In the afternoon I was on a panel with Stark Holborn, Jonathan L Howard and Kim Lakin-Smith, ably chaired by Jaine Fenn. What did we talk about? Sex and violence. Specifically, its representation in speculative fiction.

The sense was that sexual tension was important and often present, but violence and death were far more commonly and explicitly described than sex. There seems to be an interesting and contradictory double standard that applies inconsistently to violence and sex — as I noted by quoting George R R Martin — which is further complicated by the prevalence of sexualised female characters in many media appearances of speculative fiction, so what should be a positive question of sex becomes conflated with negative representations and their connotations. As the discussion was focused on the written word, however, this latter issue was not really explored — although writing can be graphic, writing is necessarily less visual than, say, a movie.

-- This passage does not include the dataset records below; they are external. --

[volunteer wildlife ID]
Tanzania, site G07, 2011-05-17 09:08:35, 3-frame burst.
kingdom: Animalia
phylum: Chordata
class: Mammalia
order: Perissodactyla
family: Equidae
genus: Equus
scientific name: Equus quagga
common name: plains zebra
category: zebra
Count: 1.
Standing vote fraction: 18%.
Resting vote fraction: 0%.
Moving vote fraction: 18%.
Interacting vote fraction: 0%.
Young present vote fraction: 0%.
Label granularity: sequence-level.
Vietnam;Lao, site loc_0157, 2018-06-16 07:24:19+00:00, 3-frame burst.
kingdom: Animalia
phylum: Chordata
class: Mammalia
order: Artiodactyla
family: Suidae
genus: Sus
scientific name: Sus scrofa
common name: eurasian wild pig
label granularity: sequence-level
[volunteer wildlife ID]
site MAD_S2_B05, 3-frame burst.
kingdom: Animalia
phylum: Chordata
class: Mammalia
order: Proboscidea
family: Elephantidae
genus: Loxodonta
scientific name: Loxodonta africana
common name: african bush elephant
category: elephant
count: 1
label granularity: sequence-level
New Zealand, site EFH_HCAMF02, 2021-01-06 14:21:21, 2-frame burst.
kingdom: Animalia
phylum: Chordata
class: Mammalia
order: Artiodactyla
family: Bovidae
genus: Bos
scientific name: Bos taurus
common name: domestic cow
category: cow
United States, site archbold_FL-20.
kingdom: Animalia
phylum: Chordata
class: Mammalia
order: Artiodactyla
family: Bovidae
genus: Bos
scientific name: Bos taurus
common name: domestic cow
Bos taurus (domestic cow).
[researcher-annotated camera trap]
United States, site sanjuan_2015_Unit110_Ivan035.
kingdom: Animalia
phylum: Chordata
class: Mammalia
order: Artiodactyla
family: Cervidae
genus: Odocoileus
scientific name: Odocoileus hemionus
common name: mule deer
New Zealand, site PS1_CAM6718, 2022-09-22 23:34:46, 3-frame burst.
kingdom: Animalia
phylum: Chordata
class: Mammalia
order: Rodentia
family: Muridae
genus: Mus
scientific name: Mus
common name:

I went through my own fiction beforehand to get some stats, and it was fairly clear that although relationships are significant and sex is often there in the background, when it comes to describing acts of sex or actual deaths, death wins — a cumulative death toll in my own short stories of around 21 billion (not 14 billion as previously estimated)! Each panellist was also asked about anything that had made them uncomfortable writing or that they would not consider writing. All in all, we plumbed some good depths and slummed in some fine shallows.

I finished off the day with my small workshop on flash fiction. I had been told I could expect two people for the session; I fully expected zero (19:00 on a Saturday night...?); I got three! This turned out to be the right number as it made discussion easy and gave everyone enough time to make suggestions and read out what they'd written. There was a lot to get through in 45 minutes, and I'm not sure it would have scaled easily to many more people within that time constraint. All three were already already familiar with writing, from short stories up to novels, so that offered a good starting point for discussing flash fiction and comparing the differences in constraints and degrees of freedom afforded by a short short form.

I had bookmarks that each featured each of the top ten stories of the 2013 National Flash-Fiction Day micro-fiction competition, stories required to be no more than 100 words in length, so we looked at these as a starting point. We discussed what was constant, such as the need to actually have a story, a recognisable beginning, middle and end, a title, a transition that leads to conclusion. We discussed what was sacrified, such as the scope or depth of characters, background, description and subplotting. But although subplotting may not play as important a role, subtext often remains and, indeed, may be amplified because of the brevity.

When you talk about the word-length restrictions of flash fiction people normally think in terms of what you can't have that you have in longer forms, but rarely in terms of what you can have in flash that is not easily afforded in longer forms — intensity and concentration that might be harder for the reader to sustain over longer forms, suspensions of disbelief that might be harder for readers to entertain over longer forms, experimental ideas and writing that might not scale to longer forms, etc.

We also talked about the need to make the title do more work, particularly at the very short end of the flash range, i.e., of the order of a hundred words, the importance and implications of word choice, avoiding punchline endings — the ending must be earned — and the role of the reader.

That's a lot to get covered in 45 minutes... and more if you keep in mind that I'd promised there would be some actual writing in the workshop. To kick off the exercise, I asked each person to spend a couple of minutes writing down something that had happened that morning, at home, at the con or in between. And write it straight — no fiction, no fancy writing, just as it was.

I then asked them to pick a speculative elements and weave it in, elaborating, deleting or rewriting as necessary what was already there. I offered five speculative elements to choose from: dragons, time travel, aliens, portals or elves. We spent just over five minutes on this step.

We then closed it with another couple of minutes to work on beginnings and endings and another minute to add and tweak a title. What did we end up with? Two dragon stories, a portal story and a time-travel tale — yes, I joined in, a last minute decision as I didn't want to be the only one not having any fun! And we had just enough time to each read out our own stories.

Looking back, I realise the impossibility of what we got done, but the resulting discussion and stories suggest it was not all a dream.